“Víbora de vapores espantosa”
 
 
 
 

Aunque el incesante escudriñamiento parezca haber sacado a luz cuantas riquezas atesora la obra de los escritores clásicos, algunos recovecos pueden estar mal explorados, y acaso el humilde “pepenador” encuentra allí con qué llenar su esportilla.

    Ha poco hemos vuelto a leer el Epinicio gratulatorio que Sor Juana Inés de la Cruz envió al virrey Conde de Galve con motivo de la victoria alcanzada por la Armada de Barlovento, el 21 de enero de 1691, sobre los franceses que habían invadido la isla de Santo Domingo. Su verso 29º menciona al rayo con esta inesperada imagen: “Víbora de vapores espantosa”. En otras condiciones habíamos pensado vagamente: “Sor Juana creía formado de vapores el rayo”, y habíamos proseguido la lectura. Mas ahora nos ha detenido la reflexión: vale la pena, nos hemos dicho, hurgar un poco ahí.

    Tomemos el problema desde el principio. Dice la poetisa: “Así preñada nube, congojada / De la carga pesada / De térreas condensada exhalaciones, / Sudando en densas lluvias la agonía / Víbora de vapores espantosa, / Cuyo silbo es el trueno / que al cielo descompone la armonía-, / El pavoroso ceño / Que concibió la máquina fogosa / Que ya imitó después la tiranía / En ardiente fatal artillería, / Rasga, y el hijo aborta, luminoso, / Que en su vientre aun no cupo vaporoso”. Si bien “máquina fogosa” -máquina “llena de fuego”, o “que abrasa”- parece aplicarse al rayo, el detenido análisis del texto conduce a entender que lo formado por las condensadas exhalaciones de la Tierra es la pesada carga de la nube, esto es, el rayo. En el soneto en que Aplaude la ciencia astronómica del P. Eusebio Francisco Kino es al viento al que Sor Juana lo atribuye: “Aunque es el rayo claro, cuya dura / Producción cuesta al viento mil querellas”.

Tareas —
a: Transcriba literalmente el fragmento del ensayo sobre Sor Juana que comienza en “Aunque el incesante” y termina en “un poco ahí.”.
b: Prolongue el ensayo sobre Sor Juana a partir de su última oración, manteniendo el mismo tono.

Datos recopilados —
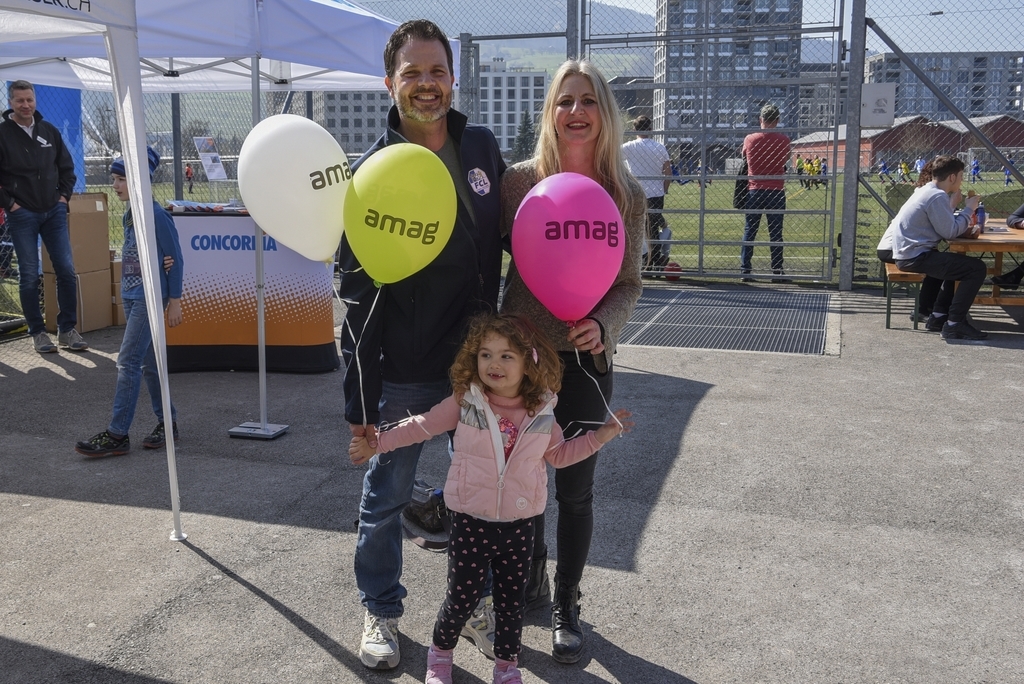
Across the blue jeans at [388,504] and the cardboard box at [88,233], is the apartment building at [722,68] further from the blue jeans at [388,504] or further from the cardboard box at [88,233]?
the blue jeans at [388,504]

Respuestas —
a:
Aunque el incesante escudriñamiento parezca haber sacado a luz cuantas riquezas atesora la obra de los escritores clásicos, algunos recovecos pueden estar mal explorados, y acaso el humilde “pepenador” encuentra allí con qué llenar su esportilla.

    Ha poco hemos vuelto a leer el Epinicio gratulatorio que Sor Juana Inés de la Cruz envió al virrey Conde de Galve con motivo de la victoria alcanzada por la Armada de Barlovento, el 21 de enero de 1691, sobre los franceses que habían invadido la isla de Santo Domingo. Su verso 29º menciona al rayo con esta inesperada imagen: “Víbora de vapores espantosa”. En otras condiciones habíamos pensado vagamente: “Sor Juana creía formado de vapores el rayo”, y habíamos proseguido la lectura. Mas ahora nos ha detenido la reflexión: vale la pena, nos hemos dicho, hurgar un poco ahí.

b:
    ¿Era error suyo o lo era de su tiempo?

    Nos da la respuesta don Carlos de Sigüenza y Góngora: en el capítulo XVI de su Triunfo Parténico opina parecidamente: “Y cual suele el rayo, que subió vapor, reventando en el seno de la nube, hacer el estrago antes de que se perciba el estallido”.

    Sorprende aquella opinión porque los poetas de entonces sabían que el rayo incendia. Góngora, en el romance intitulado “En la muerte de Doña Luisa de Cardona, monja en Santa Fe de Toledo”, alude a la supuesta inmunidad del laurel: “El árbol cuyas ramas / No temen rayo ardiente.” Ígneo es también el rayo, y no vaporoso, para Cervantes. En el Viaje del Parnaso álzase la tempestad y ve el poeta como “la tierra, el agua, el aire” se turban, y aun el fuego / Vi entre rompidas nubes azorarse”. Henos, pues, lejos de los “vapores” y de las “térreas exhalaciones”.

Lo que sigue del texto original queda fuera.